New Approach to Pancreatic Cancer: Understanding the Role of Molecular Subtypes in Therapy
RBCT | January, 2025
A recent study led by the Robert Bosch Center for Tumor Diseases (RBCT) in Stuttgart has uncovered groundbreaking insights into the molecular mechanisms that control the identity of pancreatic cancer cells. These findings could have a direct impact on treatment strategies and outcomes for this aggressive form of cancer.
Multiplex immunofluorescence of patient-relevant subtype-specific markers helps delineate between classical and basal tumor cells, highlighting the high level of tumor heterogeneity present in PDAC patients
Pancreatic Cancer and Molecular Subtypes: Why They Matter
Pancreatic cancer is one of the deadliest forms of cancer. Each year, approximately 21,000 people in Germany are diagnosed with the disease, and most succumb within a year of diagnosis. In addition to late detection, the tumor’s remarkable ability to adapt to therapies poses a significant challenge.
One key discovery in pancreatic cancer research is the classification of tumors into two molecular subtypes: the classical and the basal subtype. Classical subtype tumors respond better to chemotherapy, while basal subtype tumors are more aggressive and associated with poorer prognoses. However, until now, little was known about the mechanisms that control the identity of these subtypes.
A New Perspective: Pharmacologically Influencing Cell Identity
The new study from RBCT reveals for the first time that the identity of pancreatic cancer cells can be pharmacologically altered through treatments that activate the glucocorticoid receptor (GR). Glucocorticoids like dexamethasone are already administered to nearly all pancreatic cancer patients, primarily to manage the side effects of chemotherapy.

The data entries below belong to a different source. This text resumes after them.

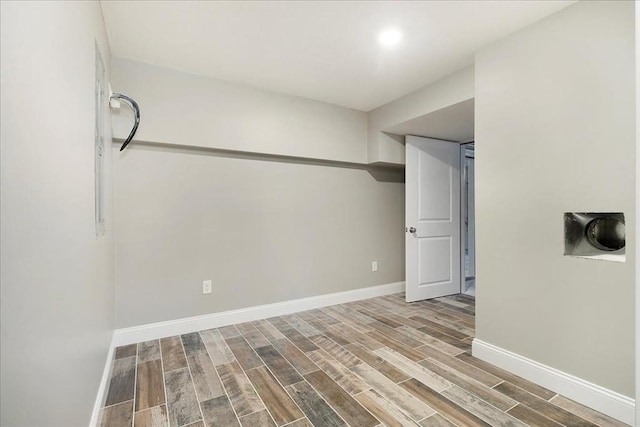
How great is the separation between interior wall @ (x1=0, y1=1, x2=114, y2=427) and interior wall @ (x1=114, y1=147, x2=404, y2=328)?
118 cm

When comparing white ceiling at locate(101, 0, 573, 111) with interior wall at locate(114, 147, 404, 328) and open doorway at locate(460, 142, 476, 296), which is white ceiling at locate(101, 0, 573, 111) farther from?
open doorway at locate(460, 142, 476, 296)

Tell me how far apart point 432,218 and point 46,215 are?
11.8ft

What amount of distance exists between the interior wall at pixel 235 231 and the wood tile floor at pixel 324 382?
0.41 metres

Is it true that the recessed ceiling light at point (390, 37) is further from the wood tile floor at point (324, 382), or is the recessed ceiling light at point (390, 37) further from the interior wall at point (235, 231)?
the wood tile floor at point (324, 382)

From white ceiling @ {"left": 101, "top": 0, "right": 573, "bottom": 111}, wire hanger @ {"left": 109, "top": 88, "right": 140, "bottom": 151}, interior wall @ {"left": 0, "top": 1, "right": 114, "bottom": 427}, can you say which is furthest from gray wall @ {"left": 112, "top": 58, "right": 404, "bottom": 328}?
interior wall @ {"left": 0, "top": 1, "right": 114, "bottom": 427}

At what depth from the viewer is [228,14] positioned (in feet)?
6.22

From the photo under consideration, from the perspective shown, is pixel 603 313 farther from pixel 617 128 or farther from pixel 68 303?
pixel 68 303

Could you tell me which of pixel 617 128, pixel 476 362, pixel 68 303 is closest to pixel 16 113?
A: pixel 68 303

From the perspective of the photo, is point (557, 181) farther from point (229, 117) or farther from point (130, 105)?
point (130, 105)

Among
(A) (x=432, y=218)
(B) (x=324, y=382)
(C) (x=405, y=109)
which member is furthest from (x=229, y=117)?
(A) (x=432, y=218)

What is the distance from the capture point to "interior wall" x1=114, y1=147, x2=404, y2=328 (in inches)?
101

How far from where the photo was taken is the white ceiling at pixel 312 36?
6.03ft

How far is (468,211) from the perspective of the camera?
446 cm

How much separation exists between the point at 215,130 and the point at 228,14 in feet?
3.53
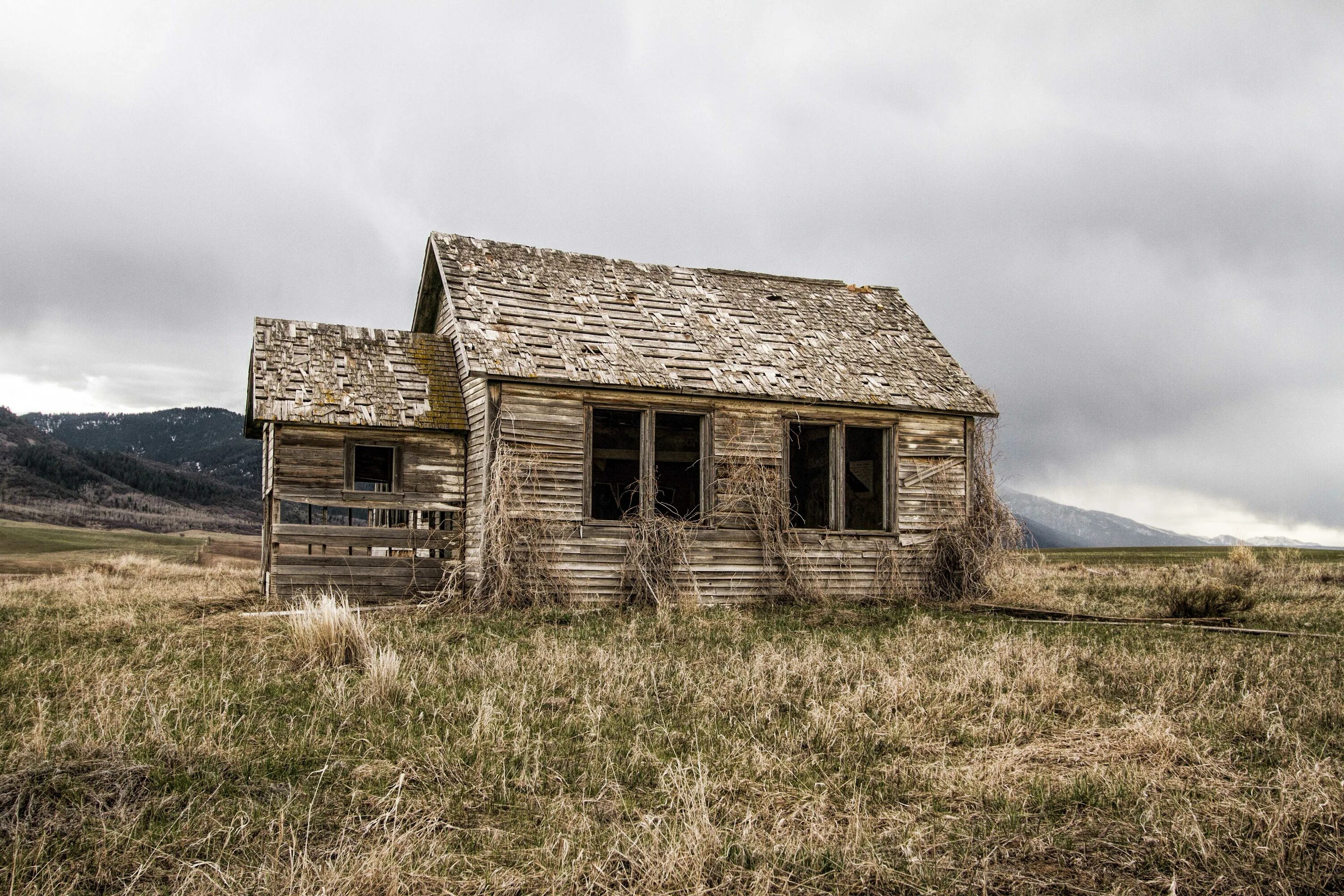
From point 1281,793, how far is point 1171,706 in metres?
2.50

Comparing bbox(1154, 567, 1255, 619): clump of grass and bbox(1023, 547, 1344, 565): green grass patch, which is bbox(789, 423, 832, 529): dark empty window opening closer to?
bbox(1023, 547, 1344, 565): green grass patch

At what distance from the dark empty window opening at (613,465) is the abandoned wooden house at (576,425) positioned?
1877 millimetres

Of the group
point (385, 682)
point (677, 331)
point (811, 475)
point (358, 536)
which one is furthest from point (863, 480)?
point (385, 682)

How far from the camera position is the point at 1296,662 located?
8.94 meters

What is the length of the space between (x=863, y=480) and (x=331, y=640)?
1261 cm

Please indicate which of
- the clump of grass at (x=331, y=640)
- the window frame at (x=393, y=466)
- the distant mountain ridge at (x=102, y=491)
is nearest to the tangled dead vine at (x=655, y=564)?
the window frame at (x=393, y=466)

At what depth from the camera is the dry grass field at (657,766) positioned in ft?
12.3

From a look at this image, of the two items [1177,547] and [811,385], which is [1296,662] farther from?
[1177,547]

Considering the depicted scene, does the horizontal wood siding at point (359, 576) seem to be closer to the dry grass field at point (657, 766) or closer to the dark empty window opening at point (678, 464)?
the dry grass field at point (657, 766)

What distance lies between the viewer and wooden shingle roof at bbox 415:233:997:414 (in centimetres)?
1418

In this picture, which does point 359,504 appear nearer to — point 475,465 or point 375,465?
point 375,465

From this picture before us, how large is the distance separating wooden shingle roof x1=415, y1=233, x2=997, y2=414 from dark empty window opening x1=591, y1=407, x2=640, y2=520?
9.12 feet

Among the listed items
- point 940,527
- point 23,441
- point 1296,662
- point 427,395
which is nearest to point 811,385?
point 940,527

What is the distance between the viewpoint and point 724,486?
14.7 metres
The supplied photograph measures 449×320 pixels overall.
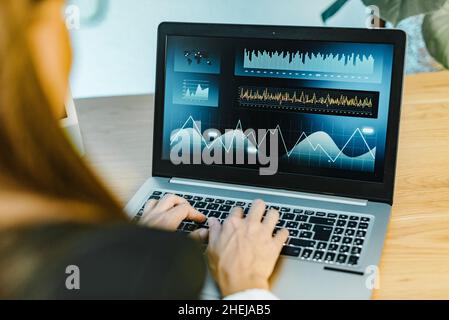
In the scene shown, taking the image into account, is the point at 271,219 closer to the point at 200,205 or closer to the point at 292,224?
the point at 292,224

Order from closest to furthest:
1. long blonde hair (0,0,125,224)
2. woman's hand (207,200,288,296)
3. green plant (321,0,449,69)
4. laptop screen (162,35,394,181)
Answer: long blonde hair (0,0,125,224) < woman's hand (207,200,288,296) < laptop screen (162,35,394,181) < green plant (321,0,449,69)

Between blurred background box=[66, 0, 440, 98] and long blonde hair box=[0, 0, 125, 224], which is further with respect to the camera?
blurred background box=[66, 0, 440, 98]

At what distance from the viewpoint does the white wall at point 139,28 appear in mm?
1593

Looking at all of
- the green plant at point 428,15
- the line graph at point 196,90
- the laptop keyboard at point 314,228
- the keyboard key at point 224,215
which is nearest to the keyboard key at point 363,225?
the laptop keyboard at point 314,228

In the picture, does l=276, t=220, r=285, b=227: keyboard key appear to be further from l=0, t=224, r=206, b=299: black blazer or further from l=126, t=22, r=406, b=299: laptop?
l=0, t=224, r=206, b=299: black blazer

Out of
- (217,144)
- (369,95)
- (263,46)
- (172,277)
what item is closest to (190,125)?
(217,144)

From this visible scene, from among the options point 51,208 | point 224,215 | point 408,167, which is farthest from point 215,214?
point 51,208

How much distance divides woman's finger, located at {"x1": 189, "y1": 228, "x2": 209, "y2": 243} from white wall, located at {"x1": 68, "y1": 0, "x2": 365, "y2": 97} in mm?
870

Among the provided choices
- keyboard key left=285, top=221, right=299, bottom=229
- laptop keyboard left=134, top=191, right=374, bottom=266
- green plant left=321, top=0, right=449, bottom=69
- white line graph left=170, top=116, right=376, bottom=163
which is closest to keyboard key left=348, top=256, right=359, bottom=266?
laptop keyboard left=134, top=191, right=374, bottom=266

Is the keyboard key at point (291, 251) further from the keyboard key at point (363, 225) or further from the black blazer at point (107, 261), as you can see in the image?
the black blazer at point (107, 261)

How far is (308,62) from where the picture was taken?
0.97 m

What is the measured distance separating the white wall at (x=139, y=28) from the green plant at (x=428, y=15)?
0.10 metres

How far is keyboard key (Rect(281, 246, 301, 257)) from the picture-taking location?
0.81 m

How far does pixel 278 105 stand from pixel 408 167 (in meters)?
0.29
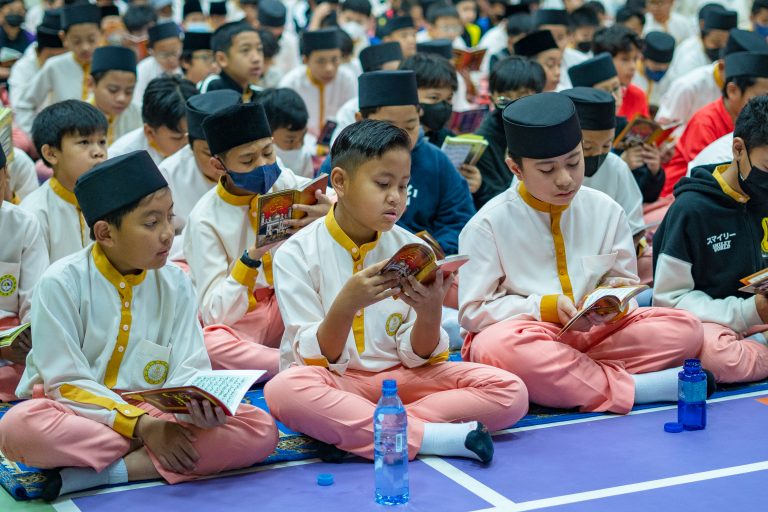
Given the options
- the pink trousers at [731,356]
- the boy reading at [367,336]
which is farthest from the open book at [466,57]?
the boy reading at [367,336]

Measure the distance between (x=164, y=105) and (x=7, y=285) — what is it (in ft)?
5.73

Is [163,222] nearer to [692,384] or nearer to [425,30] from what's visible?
[692,384]

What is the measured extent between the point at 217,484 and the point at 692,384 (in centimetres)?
154

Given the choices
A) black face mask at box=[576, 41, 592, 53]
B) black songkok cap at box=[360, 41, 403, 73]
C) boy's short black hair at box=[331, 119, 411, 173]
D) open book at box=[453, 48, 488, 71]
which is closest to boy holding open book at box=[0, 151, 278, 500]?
boy's short black hair at box=[331, 119, 411, 173]

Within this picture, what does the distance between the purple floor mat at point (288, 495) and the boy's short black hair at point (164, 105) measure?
267 centimetres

The researchers found that activating GR can lead tumor cells to change their molecular identity. These changes could significantly influence how well the tumors respond to chemotherapy. “This work provides an important foundation for understanding the potential side effects and influence of glucocorticoids on pancreatic cancer therapy response,” explains Prof. Dr. Patrick Michl, Director of the Clinic for Gastroenterology at Heidelberg University. “However, the systemic effects of glucocorticoids are complex and may provide additional benefits for patients independent of their direct effects on tumor cell identity. Further studies are needed to distinguish these effects.”
New Avenues for Treatment Strategies
These findings open up new opportunities for developing treatment strategies that specifically alter the subtype identity of tumor cells to improve the efficacy of existing therapies. “We are just beginning to explore this avenue, but we hope these discoveries will lead to more personalized and effective treatments for pancreatic cancer in the future,” says Prof. Dr. Steven A. Johnsen, Scientific Director of RBCT and Honorary Professor at the University of Tübingen.
Collaborative Efforts Drive Progress
The study was conducted in close collaboration with the Mayo Clinic in the USA and the University Medical Center Göttingen. Prof. Dr. Elisabeth Hessmann, Head of the Clinical Research Group 5002 and co-author of the study, highlights the importance of teamwork: “We are delighted to have collaborated with Prof. Johnsen on this exciting project. This study makes a significant contribution with direct relevance to our ongoing work in KFO5002. We look forward to further collaborations to deepen our understanding of the molecular mechanisms that control subtype identity in pancreatic cancer.”
Publication:
Ekstrom TL, Rosok RM, Abdelrahman AM, Parassiadis C, Manjunath M, Dittrich MY, Wang X, Kutschat AP, Kanakan A, Rajput A, Schacherer N, Lukic T, Carlson DM, Thiel J, Kopp W, Stroebel P, Ellenrieder V, Gaedcke J, Dong M, Najafova Z, Truty MJ, Hessmann E, Johnsen SA. Glucocorticoid receptor suppresses GATA6-mediated RNA polymerase II pause release to modulate classical subtype identity in pancreatic cancer. Gut. 2025 Jan 30:gutjnl-2024-334374. doi: 10.1136/gutjnl-2024-334374. Epub ahead of print.